■ **Text provided**:
+++

Developing a standardized, expert-validated taxonomy and evidence hierarchy for review typologies: a multi-methods study

Authors: Pandian, V., Al Zaabi, A., Pokorná, A., Manias, E., Ahmadi, F., Mohammadi, E., Bahramnezhad, F., Kozachik, S., Uchmanowicz, I., Chalkias, A., Gelling, L., Ho, M.-H., McKenna, H., Alhalaiqa, F., Karadağ, A., Davidson, P., Arja, S., Alameddine, M., Palmieri, P., Abdelkader, A.M., Eswi, A., Ravindran, V., Noroozi, O., Hutton, B., Vahedian-Azimi, A.

Journal: Intensive and Critical Care Nursing

Publication Date: 07/07/2026

Publisher: Elsevier

eISSN: 1532-4036

ISSN: 0964-3397

Abstract:

Background: Numerous review typologies currently exist in the scientific literature. Inconsistent terminology, overlapping objectives, and variable methodological structures may complicate the selection process for researchers.

Existing evidence hierarchies primarily address primary studies and often do not account for the methodological characteristics of review typologies.

+++

■ **Information supplied**:

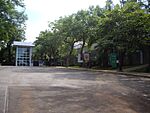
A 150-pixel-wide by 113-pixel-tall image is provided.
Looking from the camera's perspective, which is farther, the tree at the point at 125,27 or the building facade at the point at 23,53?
the building facade at the point at 23,53

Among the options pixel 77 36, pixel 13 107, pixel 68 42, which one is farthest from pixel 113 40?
pixel 13 107

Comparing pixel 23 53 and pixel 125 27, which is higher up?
pixel 125 27

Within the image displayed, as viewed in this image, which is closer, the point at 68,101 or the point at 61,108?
the point at 61,108

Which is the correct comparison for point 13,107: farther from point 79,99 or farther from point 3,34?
point 3,34

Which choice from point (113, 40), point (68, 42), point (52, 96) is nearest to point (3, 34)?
point (113, 40)

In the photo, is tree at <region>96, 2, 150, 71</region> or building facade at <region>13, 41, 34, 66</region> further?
building facade at <region>13, 41, 34, 66</region>

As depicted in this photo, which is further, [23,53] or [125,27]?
[23,53]

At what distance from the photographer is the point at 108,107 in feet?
31.5

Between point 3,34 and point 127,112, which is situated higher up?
point 3,34

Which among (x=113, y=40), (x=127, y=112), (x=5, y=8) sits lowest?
(x=127, y=112)

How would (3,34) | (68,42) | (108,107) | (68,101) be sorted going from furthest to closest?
(68,42) → (3,34) → (68,101) → (108,107)

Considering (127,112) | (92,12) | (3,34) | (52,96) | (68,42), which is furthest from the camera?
(68,42)

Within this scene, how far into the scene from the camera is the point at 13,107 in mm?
9164

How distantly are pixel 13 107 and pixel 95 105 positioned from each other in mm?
2425
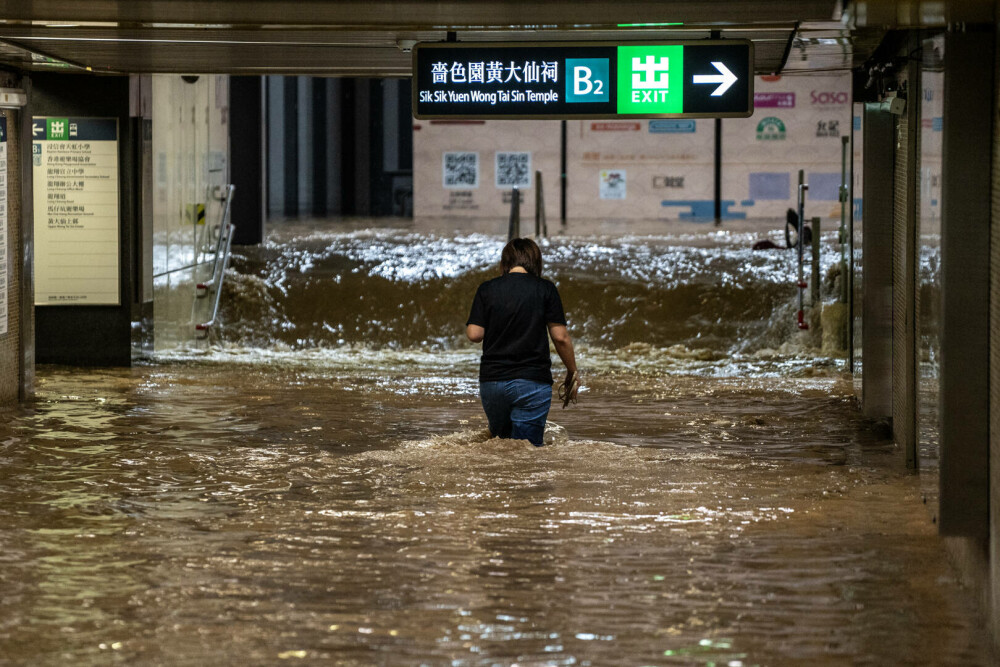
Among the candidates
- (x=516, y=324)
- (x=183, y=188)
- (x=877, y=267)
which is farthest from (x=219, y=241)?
(x=516, y=324)

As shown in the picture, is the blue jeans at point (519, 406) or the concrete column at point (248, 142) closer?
the blue jeans at point (519, 406)

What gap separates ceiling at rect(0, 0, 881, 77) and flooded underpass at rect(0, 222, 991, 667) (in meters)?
2.22

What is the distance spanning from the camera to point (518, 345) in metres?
6.97

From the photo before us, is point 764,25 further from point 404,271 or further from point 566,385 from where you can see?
point 404,271

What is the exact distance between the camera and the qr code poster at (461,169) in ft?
68.5

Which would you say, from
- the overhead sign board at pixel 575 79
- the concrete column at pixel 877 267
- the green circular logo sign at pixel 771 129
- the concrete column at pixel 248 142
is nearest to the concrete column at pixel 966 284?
the overhead sign board at pixel 575 79

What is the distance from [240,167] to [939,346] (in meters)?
13.9

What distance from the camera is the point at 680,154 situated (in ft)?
66.6

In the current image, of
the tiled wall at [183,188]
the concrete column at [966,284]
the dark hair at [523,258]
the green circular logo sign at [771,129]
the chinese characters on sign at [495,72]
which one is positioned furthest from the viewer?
the green circular logo sign at [771,129]

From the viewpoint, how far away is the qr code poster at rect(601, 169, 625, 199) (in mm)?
20547

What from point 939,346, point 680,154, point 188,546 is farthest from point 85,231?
point 680,154

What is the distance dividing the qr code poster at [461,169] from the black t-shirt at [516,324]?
14009mm

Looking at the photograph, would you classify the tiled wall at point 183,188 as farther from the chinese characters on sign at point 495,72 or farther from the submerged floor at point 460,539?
the chinese characters on sign at point 495,72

+++

■ **Set of tasks**:
1. Decide whether each statement agrees with the text on review typologies. Answer yes or no for each and quote the words of the text that settle it: (a) The article was published by Elsevier. (b) Existing evidence hierarchies mainly address review typologies. (c) The journal's eISSN is 0964-3397.
2. Pick up the abstract on review typologies after its last sentence and continue it.

■ **Task-by-task answers**:
1.
(a) Yes: "Publisher: Elsevier"
(b) No: "Existing evidence hierarchies primarily address primary studies"
(c) No: "eISSN: 1532-4036"

2.
Aims: To develop a standardized, expert-validated taxonomy for review typologies and construct an evidence hierarchy ranking them by inherent methodological rigor and evidence certainty.

Methods: A multi-methods design was used. A systematic review of six databases (PubMed/MEDLINE, Scopus, Web of Science, EMBASE, ProQuest, Cochrane Library) and grey literature identified 70 distinct review typologies.

These were refined via a three-round Delphi process by 67 international experts from 30 countries. The process achieved strong consensus (Kendall's W = 0.90). Each typology was appraised using adapted GRADE and ROBIS tools applied to methodological procedures, not individual reviews. A pre-specified composite scoring algorithm (Faulkner et al., 2022; Lee, 2019; Haidich, 2010; Grant and Booth, 2009; Lachal et al., 2017; Botes, 2002; Hellman, 2024; Bartolucci and Hillegass, 2010; Moons et al., 2021 [2–10]) integrating GRADE certainty and ROBIS risk-of-bias judgments determined placement within a three-tier hierarchy.

Results: The systematic literature review yielded 3462 records, identifying 70 distinct review typologies. Following expert consolidation, 13 functionally distinct typologies emerged, classified into a three-tier evidence hierarchy.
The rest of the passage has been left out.